Real Estate Warned Over Cyber Security

Real Estate Warned Over Cyber Security

The reality of cyber security is that the nature of threats will change continually. Like a giant game of whack-a-mole, when one threat has been tackled, the crooks will change tack and aim at a different target using new means of attack.

Among the industries that may not realise how this affects them is commercial real estate. For this reason, the Royal Institution of Chartered Surveyors (RICS) has sought to shed light on the threats and what the sector needs to do to respond.

Michael Savoie from CyberReady, one of the body’s technology partners, explained to RICS members some of the dangers that may be getting overlooked.

Mr Savoie said that when he and business partner Noëlle Brisson set up the firm, they noted real estate was an area where cyber security was “really lacking”. He said the key to cybersecurity is to be proactive, rather than reactive.

The expert advised that that it is important for whoever is in charge of risk management at a firm to work with cyber security experts to minimise risk and these should be one of the “key performance indicators”.

He added that the two key changing elements of the cyber threat to real estate comes from hackers becoming “more sophisticated”, while their threat is “broadening across the global market” with dangers that could come from anywhere in the world, all of which means “no-one is immune from hacking any more.”

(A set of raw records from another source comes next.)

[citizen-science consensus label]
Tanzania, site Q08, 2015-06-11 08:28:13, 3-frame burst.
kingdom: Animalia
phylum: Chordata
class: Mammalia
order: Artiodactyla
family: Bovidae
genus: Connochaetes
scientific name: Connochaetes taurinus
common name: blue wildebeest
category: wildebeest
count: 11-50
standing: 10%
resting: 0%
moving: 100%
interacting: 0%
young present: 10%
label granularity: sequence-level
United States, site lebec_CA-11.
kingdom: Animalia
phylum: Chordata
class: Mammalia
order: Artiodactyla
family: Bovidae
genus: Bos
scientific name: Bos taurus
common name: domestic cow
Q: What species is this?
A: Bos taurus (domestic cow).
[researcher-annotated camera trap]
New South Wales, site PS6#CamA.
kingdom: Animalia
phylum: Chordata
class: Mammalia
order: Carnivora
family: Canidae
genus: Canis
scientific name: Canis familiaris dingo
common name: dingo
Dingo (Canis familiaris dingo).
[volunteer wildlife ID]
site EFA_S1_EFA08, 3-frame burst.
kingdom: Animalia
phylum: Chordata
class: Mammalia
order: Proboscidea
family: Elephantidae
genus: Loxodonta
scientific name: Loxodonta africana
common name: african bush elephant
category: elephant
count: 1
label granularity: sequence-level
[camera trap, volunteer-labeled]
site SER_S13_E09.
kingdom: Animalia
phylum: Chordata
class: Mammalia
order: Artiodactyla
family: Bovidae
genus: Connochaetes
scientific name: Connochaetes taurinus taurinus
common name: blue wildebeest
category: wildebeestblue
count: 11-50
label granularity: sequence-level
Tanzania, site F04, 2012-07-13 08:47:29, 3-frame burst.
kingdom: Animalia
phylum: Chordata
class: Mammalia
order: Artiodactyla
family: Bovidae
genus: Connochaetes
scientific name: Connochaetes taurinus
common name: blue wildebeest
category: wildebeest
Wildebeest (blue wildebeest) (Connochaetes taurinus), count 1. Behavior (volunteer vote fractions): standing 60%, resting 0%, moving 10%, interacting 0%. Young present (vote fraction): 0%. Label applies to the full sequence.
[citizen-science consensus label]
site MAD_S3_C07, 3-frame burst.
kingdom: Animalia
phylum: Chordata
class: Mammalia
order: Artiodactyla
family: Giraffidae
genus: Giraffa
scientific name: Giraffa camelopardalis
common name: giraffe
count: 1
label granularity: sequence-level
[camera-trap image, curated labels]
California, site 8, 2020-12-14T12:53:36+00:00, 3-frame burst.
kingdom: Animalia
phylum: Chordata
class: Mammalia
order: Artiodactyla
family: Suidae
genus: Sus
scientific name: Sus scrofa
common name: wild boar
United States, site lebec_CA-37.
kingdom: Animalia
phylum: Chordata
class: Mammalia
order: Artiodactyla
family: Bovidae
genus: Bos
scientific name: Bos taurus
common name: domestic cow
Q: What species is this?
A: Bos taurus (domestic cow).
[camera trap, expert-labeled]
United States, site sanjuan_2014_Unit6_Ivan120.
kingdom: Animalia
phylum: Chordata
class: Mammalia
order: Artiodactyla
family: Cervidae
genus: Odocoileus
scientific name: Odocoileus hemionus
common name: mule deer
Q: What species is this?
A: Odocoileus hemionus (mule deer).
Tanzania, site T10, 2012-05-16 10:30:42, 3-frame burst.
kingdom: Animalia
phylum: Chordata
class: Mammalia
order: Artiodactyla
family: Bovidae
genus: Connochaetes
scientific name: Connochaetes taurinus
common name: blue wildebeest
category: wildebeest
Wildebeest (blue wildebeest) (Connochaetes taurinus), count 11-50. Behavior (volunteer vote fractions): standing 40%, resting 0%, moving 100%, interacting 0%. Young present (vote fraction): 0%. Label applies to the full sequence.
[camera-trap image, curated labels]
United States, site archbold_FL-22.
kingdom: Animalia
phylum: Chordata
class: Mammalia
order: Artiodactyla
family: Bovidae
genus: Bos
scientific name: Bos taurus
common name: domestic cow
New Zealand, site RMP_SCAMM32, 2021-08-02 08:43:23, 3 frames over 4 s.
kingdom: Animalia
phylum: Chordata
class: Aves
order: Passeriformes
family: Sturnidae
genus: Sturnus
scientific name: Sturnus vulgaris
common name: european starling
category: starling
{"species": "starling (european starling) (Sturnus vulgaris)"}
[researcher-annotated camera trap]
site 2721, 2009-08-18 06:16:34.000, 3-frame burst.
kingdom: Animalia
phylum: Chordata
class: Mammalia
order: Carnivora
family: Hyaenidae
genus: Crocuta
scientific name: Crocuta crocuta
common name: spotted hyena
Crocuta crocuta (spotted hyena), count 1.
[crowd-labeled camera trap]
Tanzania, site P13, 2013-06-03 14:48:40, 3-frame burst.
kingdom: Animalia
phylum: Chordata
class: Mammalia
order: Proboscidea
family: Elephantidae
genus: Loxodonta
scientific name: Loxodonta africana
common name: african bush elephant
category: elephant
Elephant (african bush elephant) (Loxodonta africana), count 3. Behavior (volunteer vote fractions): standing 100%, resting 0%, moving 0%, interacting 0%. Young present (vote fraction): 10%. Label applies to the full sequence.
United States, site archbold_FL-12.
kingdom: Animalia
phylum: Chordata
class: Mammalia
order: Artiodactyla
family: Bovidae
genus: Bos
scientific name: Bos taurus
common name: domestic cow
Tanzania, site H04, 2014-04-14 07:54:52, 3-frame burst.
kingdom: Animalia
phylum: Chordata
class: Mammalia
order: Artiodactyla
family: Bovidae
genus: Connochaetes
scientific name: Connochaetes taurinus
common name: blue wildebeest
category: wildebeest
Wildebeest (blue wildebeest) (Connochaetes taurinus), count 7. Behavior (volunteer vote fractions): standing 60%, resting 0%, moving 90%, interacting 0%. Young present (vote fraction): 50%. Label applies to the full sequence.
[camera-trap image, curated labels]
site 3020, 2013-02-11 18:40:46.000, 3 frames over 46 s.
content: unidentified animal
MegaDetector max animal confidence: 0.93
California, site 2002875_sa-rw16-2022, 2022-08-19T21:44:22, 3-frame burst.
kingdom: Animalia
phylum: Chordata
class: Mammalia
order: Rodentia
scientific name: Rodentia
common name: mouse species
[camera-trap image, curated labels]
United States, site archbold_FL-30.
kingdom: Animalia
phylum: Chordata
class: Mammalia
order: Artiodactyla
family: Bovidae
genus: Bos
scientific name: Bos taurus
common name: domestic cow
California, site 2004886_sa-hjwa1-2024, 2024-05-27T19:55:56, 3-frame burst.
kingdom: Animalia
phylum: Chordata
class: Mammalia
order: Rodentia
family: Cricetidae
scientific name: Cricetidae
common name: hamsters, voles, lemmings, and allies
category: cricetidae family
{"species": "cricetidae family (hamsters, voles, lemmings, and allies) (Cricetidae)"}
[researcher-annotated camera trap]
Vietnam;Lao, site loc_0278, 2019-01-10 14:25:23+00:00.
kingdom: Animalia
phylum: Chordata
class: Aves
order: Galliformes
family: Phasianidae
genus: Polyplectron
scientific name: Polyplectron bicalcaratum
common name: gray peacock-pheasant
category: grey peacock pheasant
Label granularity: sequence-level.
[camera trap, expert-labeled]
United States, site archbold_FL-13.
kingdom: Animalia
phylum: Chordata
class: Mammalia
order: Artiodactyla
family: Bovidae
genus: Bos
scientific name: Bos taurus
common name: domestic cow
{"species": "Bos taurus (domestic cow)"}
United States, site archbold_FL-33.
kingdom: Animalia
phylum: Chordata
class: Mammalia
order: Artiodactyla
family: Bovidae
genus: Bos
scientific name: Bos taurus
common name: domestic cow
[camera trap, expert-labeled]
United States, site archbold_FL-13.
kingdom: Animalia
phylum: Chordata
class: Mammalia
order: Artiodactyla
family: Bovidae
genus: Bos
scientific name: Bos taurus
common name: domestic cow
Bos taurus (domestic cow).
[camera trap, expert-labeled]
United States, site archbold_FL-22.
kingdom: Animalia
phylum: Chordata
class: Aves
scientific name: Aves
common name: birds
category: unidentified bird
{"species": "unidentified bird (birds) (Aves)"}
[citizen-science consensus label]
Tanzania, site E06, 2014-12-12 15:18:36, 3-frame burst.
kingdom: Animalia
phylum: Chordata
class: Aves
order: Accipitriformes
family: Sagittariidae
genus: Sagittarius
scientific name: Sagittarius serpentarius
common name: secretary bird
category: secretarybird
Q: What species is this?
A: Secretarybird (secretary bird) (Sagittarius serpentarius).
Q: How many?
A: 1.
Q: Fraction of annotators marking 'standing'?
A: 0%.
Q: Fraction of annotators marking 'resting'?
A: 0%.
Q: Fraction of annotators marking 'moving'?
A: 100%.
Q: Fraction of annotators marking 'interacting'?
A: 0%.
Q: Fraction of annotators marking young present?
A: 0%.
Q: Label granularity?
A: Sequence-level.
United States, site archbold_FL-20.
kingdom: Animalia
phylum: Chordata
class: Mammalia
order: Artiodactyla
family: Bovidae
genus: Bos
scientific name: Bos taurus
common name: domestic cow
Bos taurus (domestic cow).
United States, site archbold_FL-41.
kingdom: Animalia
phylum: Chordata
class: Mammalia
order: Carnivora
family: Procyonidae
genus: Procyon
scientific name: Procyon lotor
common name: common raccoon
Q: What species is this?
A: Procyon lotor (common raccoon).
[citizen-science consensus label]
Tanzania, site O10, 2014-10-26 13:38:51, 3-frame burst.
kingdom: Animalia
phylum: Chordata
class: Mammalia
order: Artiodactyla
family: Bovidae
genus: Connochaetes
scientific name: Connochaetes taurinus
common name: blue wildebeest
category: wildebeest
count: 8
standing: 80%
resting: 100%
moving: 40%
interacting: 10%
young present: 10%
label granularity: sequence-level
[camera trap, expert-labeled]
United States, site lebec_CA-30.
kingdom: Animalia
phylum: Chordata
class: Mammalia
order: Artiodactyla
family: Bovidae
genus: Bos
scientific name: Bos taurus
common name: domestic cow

Given this warning, firms may find using a Microsoft cloud solution provider can offer an effective way of providing comprehensive cover against what is now a global danger, putting protection in place before a threat emerges, rather than trying to limit the damage once it has struck.

Mr Savoie’s warning about the need for a proactive approach to cyber security has been echoed by Fabian Bigar, the CEO of Malaysian firm MyDIGITAL.

He warned in a cyber security webinar jointly run by the KSI Strategic Institute for Asia Pacific and Huawei that without this, countries that are rapidly digitising could suffer from falling public confidence in the security and reliability of such systems, news agency Bernama reported.